Opening and destroying the same entry causes high memory usage
noreng opened this issue · 4 comments
I need to read the first row of a zipped csv file to create a table in a postgresql database, and then pg-copy the whole csv file to the table.
I open the same zip entry twice with zipFile.openReadStream
. After I read the first chunk, I destroy the stream (with readStream.destroy()
) and I open it again. Everything works as I expected, except the memoryUsage:
I have a ~1,6 GB csv file compressed to a 110 MB zip. When I open the entry for the first time, the max memory usage (RSS) is 120 MB. After re-opening the same entry, the RSS goes up high, from 120 MB to 1,7 GB. If I don't destroy the entry on the first run, and let it finish, the max RSS is 150 MB and it stays this low after I reopen the entry, so I don't think the problem is with re-opening the entry. There must be wrong how I destroy it.
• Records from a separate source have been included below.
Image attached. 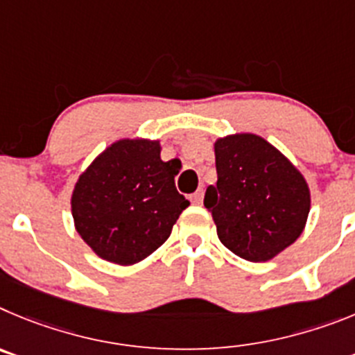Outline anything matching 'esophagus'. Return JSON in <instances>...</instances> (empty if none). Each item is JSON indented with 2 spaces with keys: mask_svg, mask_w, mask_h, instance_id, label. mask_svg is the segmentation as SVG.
I'll return each mask as SVG.
<instances>
[{
  "mask_svg": "<svg viewBox=\"0 0 355 355\" xmlns=\"http://www.w3.org/2000/svg\"><path fill=\"white\" fill-rule=\"evenodd\" d=\"M191 201H193L194 205H201V201H203V189H198L196 193L191 194Z\"/></svg>",
  "mask_w": 355,
  "mask_h": 355,
  "instance_id": "esophagus-1",
  "label": "esophagus"
}]
</instances>
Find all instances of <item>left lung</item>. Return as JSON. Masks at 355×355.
Wrapping results in <instances>:
<instances>
[{"mask_svg": "<svg viewBox=\"0 0 355 355\" xmlns=\"http://www.w3.org/2000/svg\"><path fill=\"white\" fill-rule=\"evenodd\" d=\"M217 184L203 205L223 245L248 261H269L304 230L311 193L304 175L285 154L253 132L214 143Z\"/></svg>", "mask_w": 355, "mask_h": 355, "instance_id": "left-lung-1", "label": "left lung"}]
</instances>
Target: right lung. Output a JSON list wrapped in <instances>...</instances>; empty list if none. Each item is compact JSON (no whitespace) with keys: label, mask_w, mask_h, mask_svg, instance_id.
I'll list each match as a JSON object with an SVG mask.
<instances>
[{"label":"right lung","mask_w":355,"mask_h":355,"mask_svg":"<svg viewBox=\"0 0 355 355\" xmlns=\"http://www.w3.org/2000/svg\"><path fill=\"white\" fill-rule=\"evenodd\" d=\"M161 150V139H116L79 175L70 196L74 228L102 260L139 263L189 207L175 187L177 164L162 161Z\"/></svg>","instance_id":"right-lung-1"}]
</instances>
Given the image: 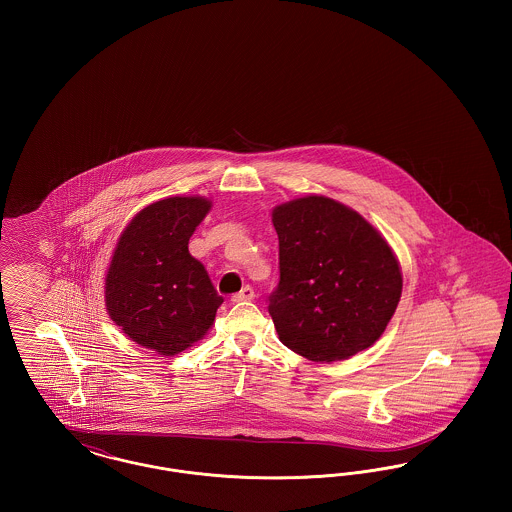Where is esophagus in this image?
I'll return each instance as SVG.
<instances>
[{
	"instance_id": "obj_1",
	"label": "esophagus",
	"mask_w": 512,
	"mask_h": 512,
	"mask_svg": "<svg viewBox=\"0 0 512 512\" xmlns=\"http://www.w3.org/2000/svg\"><path fill=\"white\" fill-rule=\"evenodd\" d=\"M251 299H255V292H253V288H251V286H244L240 292L234 293V295H232V301H234V303L251 301Z\"/></svg>"
}]
</instances>
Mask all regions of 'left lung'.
Masks as SVG:
<instances>
[{"label":"left lung","instance_id":"left-lung-1","mask_svg":"<svg viewBox=\"0 0 512 512\" xmlns=\"http://www.w3.org/2000/svg\"><path fill=\"white\" fill-rule=\"evenodd\" d=\"M280 282L268 313L280 341L311 361L370 347L393 317L403 278L388 242L359 213L322 195L272 211Z\"/></svg>","mask_w":512,"mask_h":512}]
</instances>
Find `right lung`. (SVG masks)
I'll return each instance as SVG.
<instances>
[{
  "mask_svg": "<svg viewBox=\"0 0 512 512\" xmlns=\"http://www.w3.org/2000/svg\"><path fill=\"white\" fill-rule=\"evenodd\" d=\"M209 209L205 197L155 201L126 226L113 253L105 278L109 317L159 355H176L201 340L224 301L188 251Z\"/></svg>",
  "mask_w": 512,
  "mask_h": 512,
  "instance_id": "add662e5",
  "label": "right lung"
}]
</instances>
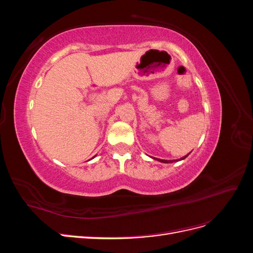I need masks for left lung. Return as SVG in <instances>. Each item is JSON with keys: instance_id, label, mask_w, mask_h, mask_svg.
I'll use <instances>...</instances> for the list:
<instances>
[{"instance_id": "obj_1", "label": "left lung", "mask_w": 253, "mask_h": 253, "mask_svg": "<svg viewBox=\"0 0 253 253\" xmlns=\"http://www.w3.org/2000/svg\"><path fill=\"white\" fill-rule=\"evenodd\" d=\"M190 154V153H189ZM188 154V155H189ZM188 155H186V156H183V157H181V158H179V159H176V160H166V159H159V158H154L153 157V159H156L157 162H160V163H164V164H170V163H174V162H179V160H182V159H185Z\"/></svg>"}]
</instances>
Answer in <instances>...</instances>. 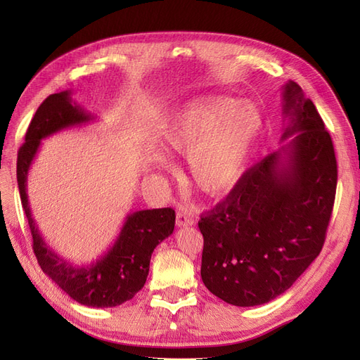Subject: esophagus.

My system: Windows 10, Node 10.
The excerpt of my code:
const yauzl = require('yauzl');
const fs = require('fs');
const promisify = require('es6-promisify');
(async function () {
const fileBuffer = await promisify(fs.readFile)('./large.zip');
console.log('started');
const yauzlFromBuffer = promisify(yauzl.fromBuffer);
const zipfile = await yauzlFromBuffer(fileBuffer, { lazyEntries: true });
const openReadStream = promisify(zipfile.openReadStream.bind(zipfile));
zipfile.readEntry();
zipfile.on('entry', async (entry) => {
console.log('1) read the entry');
const stream = await openReadStream(entry);
// read the first chunk only
const justFirstChunk = true;
await readEntry(stream, entry.uncompressedSize, justFirstChunk);
// This is where I handle the first row
console.log('2) read the same entry again');
const stream2 = await openReadStream(entry);
await readEntry(stream2, entry.uncompressedSize);
zipfile.readEntry();
});
await new Promise(resolve => {
zipfile.on('end', () => {
console.log('finished');
resolve();
});
});
}());
async function readEntry(readStream, entrySize, justFirstChunk) {
logMemoryUsage();
const onData = getProgressHandler(entrySize);
await new Promise((resolve, reject) => {
readStream
.on('error', reject)
.on('data', chunk => {
// destroy the stream after the first chunk
if (justFirstChunk) {
readStream.destroy();
console.log('readEntry destroyed');
logMemoryUsage();
resolve();
} else {
onData(chunk);
}
})
.on('end', () => {
console.log('readEntry end');
resolve();
});
});
}
function getProgressHandler(entrySize) {
let bytes = 0;
let step = 0.1;
let nextProgressStep = bytes + step;
return function (chunk) {
bytes += chunk.length;
const progress = Math.round(bytes / entrySize * 100) / 100;
if (progress >= nextProgressStep) {
console.log(progress);
logMemoryUsage();
nextProgressStep = ((nextProgressStep / step) + 1) * step;
}
};
}
function logMemoryUsage() {
const memoryMB = Math.round(process.memoryUsage().rss / (1024 * 1024));
console.log('memoryUsage:', memoryMB, 'MB');
}
Memory usage:
started
1) read the entry
memoryUsage: 121 MB
readEntry destroyed
memoryUsage: 121 MB
2) read the same entry again
memoryUsage: 121 MB
0.1
memoryUsage: 311 MB
0.2
memoryUsage: 479 MB
0.31
memoryUsage: 669 MB
0.4
memoryUsage: 818 MB
0.5
memoryUsage: 982 MB
0.61
memoryUsage: 1157 MB
0.71
memoryUsage: 1339 MB
0.81
memoryUsage: 1506 MB
0.91
memoryUsage: 1672 MB
readEntry end
finished
I've reproduced the issue. I'll look into this and get back to you.
i was able to resolve the issue by modifying the BufferSlicer.prototype.createReadStream
implementation in yauzl's fd-slicer
dependency. It appears that the problem comes from giving zlib.createInflateRaw()
stream a very large buffer in one chunk. If you cut up the buffer into 0x10000
byte chunks, there is no problem.
I'll make a PR against fd-slicer with this feature, and then update yauzl to depend on it.
published yauzl 2.9.2 that should fix this issue. give it a try and let me know what you observe.
I tested and it works fine, even with larger files (tested with a 300 MB zip). The memory usage is steady and low. Many thanks!